The Finance Ministry has recommended revising the fiscal regimen, including a steeper tax (32%) on higher earners, an additional 10% tax on profits and dividends paid to individuals and foreign residents, and a one peso (7.5 cents) per liter levy on soft drinks.  Meanwhile, the technocrats urge raising the Value Added Tax (VAT) to 16% in the North where it is now 11% because of competition with U.S. frontier merchants, and eliminate VAT refunds on private school tuition and mortgage payments.  At the same time, the scheme would repeal the tax on cash deposits, refrain from imposing the VAT to food and medicine, and close several gaping loopholes.

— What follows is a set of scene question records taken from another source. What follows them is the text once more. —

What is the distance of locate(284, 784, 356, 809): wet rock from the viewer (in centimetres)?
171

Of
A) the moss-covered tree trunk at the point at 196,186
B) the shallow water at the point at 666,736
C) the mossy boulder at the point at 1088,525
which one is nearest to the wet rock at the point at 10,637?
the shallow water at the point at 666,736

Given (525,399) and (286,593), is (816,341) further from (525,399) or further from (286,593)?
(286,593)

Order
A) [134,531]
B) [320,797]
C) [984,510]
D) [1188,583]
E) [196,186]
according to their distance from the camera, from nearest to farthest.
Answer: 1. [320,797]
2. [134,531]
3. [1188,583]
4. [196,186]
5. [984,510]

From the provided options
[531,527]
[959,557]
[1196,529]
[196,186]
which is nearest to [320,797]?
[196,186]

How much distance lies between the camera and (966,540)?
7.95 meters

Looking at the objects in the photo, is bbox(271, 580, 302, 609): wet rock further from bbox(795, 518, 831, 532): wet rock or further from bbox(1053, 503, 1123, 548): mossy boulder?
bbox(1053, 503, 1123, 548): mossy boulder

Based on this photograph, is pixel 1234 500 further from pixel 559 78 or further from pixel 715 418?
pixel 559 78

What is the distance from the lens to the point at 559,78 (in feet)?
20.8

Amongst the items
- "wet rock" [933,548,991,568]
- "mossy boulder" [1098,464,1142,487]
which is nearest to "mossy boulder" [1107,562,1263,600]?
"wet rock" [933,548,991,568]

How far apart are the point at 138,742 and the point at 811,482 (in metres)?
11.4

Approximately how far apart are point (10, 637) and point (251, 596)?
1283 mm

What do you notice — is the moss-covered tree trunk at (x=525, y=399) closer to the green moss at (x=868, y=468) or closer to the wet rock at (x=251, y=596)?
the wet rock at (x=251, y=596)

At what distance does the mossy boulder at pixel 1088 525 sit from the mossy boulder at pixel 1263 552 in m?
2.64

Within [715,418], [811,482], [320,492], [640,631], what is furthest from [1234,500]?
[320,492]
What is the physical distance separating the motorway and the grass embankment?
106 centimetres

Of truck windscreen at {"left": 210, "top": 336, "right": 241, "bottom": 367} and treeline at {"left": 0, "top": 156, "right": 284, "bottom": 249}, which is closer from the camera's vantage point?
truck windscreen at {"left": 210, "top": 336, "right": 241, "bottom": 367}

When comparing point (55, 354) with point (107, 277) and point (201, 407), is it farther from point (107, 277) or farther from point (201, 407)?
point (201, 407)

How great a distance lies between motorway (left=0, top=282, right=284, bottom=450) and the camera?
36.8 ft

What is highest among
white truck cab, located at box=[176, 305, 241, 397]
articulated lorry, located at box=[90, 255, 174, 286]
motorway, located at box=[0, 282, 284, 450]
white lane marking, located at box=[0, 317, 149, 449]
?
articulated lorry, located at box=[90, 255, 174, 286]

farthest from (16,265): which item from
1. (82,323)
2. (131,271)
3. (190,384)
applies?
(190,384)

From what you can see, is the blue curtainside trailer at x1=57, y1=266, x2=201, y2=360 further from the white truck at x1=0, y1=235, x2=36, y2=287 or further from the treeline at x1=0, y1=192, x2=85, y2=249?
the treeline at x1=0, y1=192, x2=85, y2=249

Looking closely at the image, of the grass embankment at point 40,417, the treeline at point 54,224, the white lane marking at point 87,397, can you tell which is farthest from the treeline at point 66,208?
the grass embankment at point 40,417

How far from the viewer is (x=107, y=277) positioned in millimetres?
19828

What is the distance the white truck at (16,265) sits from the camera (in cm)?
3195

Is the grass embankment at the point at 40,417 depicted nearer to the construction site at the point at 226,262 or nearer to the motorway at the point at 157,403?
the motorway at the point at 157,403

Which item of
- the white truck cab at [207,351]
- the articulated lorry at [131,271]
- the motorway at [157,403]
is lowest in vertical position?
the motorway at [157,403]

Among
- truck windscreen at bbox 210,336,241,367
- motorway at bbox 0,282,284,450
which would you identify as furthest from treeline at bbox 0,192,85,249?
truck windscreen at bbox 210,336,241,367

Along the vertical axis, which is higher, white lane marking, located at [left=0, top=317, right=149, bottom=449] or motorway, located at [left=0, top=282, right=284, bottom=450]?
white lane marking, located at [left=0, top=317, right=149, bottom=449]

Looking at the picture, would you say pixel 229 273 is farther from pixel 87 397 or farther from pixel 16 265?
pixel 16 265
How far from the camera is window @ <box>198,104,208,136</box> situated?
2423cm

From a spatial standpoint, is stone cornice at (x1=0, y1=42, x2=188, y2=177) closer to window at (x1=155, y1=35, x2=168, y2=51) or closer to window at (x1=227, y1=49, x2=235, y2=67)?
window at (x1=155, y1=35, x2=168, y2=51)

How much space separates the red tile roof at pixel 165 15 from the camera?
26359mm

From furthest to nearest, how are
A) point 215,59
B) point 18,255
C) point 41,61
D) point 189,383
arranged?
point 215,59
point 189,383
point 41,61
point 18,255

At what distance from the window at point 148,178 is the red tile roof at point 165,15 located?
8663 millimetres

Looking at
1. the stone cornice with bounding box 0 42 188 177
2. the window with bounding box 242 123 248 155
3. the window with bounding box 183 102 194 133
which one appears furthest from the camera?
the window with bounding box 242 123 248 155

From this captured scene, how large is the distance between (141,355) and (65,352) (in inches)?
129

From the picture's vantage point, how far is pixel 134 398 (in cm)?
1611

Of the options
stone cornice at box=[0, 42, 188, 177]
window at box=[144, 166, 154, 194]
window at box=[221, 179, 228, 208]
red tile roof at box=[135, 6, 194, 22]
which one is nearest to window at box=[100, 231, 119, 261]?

In their quest to boost revenue by $18 billion (1.4% of GDP), budget writers failed to anticipate a revolt by the National Action Party, which—still smarting from defeats in the 2012 legislative, DF mayoral, and presidential contests—appeared on verge of fragmentation.   Like traditional moderate Republicans in the America, the panistas excoriated boosting spending by 9.2% to fund populist programs configured to win PRI vote. The PAN’s Jorge Villalobos objected to the projected 1.5% budget deficit as a step toward reviving the “devils” of the past when the country suffered continual deficits generated by the PRI.  “Peña Nieto’s proposal will eliminate the middle class, particularly the imposition of higher taxes on mortgages, incomes, and private school tuition,” harrumphed another PAN legislator. Even though Videgaray has admonished PRI office-holders to hold their tongues, his party’s border governors share the PAN’s animus toward the venture, even as the PRD thrives on sticking it to the middle- and upper-classes to fund unwieldy, corruption-prone social enterprises.

CONCLUSION

To defuse the extremely volatile situation, Mexico’s government may cut a cynical deal with the CNTE, which could still cast its lot with Cárdenas, López Obrador, and other Pemex-protectors. The new president has paid too much attention to the Left and special interests in advancing a timid energy reform and a deficit-ridden budget that threatens to alienate the PAN and key actors in his own party, as well as shatter the Pact for Mexico. Videgaray has until December 15 to make compromises with critics, lest he fall prey to Washington-style deadlock in a country that doesn’t have the equivalent of “continuing resolutions” to pay the government’s bills after January 1, 2014.  

 



[1] Quoted in Dudley Althaus, “Mexico Storms: An Unnatural Disaster,” GlobalPost, September 20, 2013.

[2] “Cártel del Golfo reparte toneladas de despensas a afectados por Ingrid en Tamaulipas,” Proceso, September 23, 2013.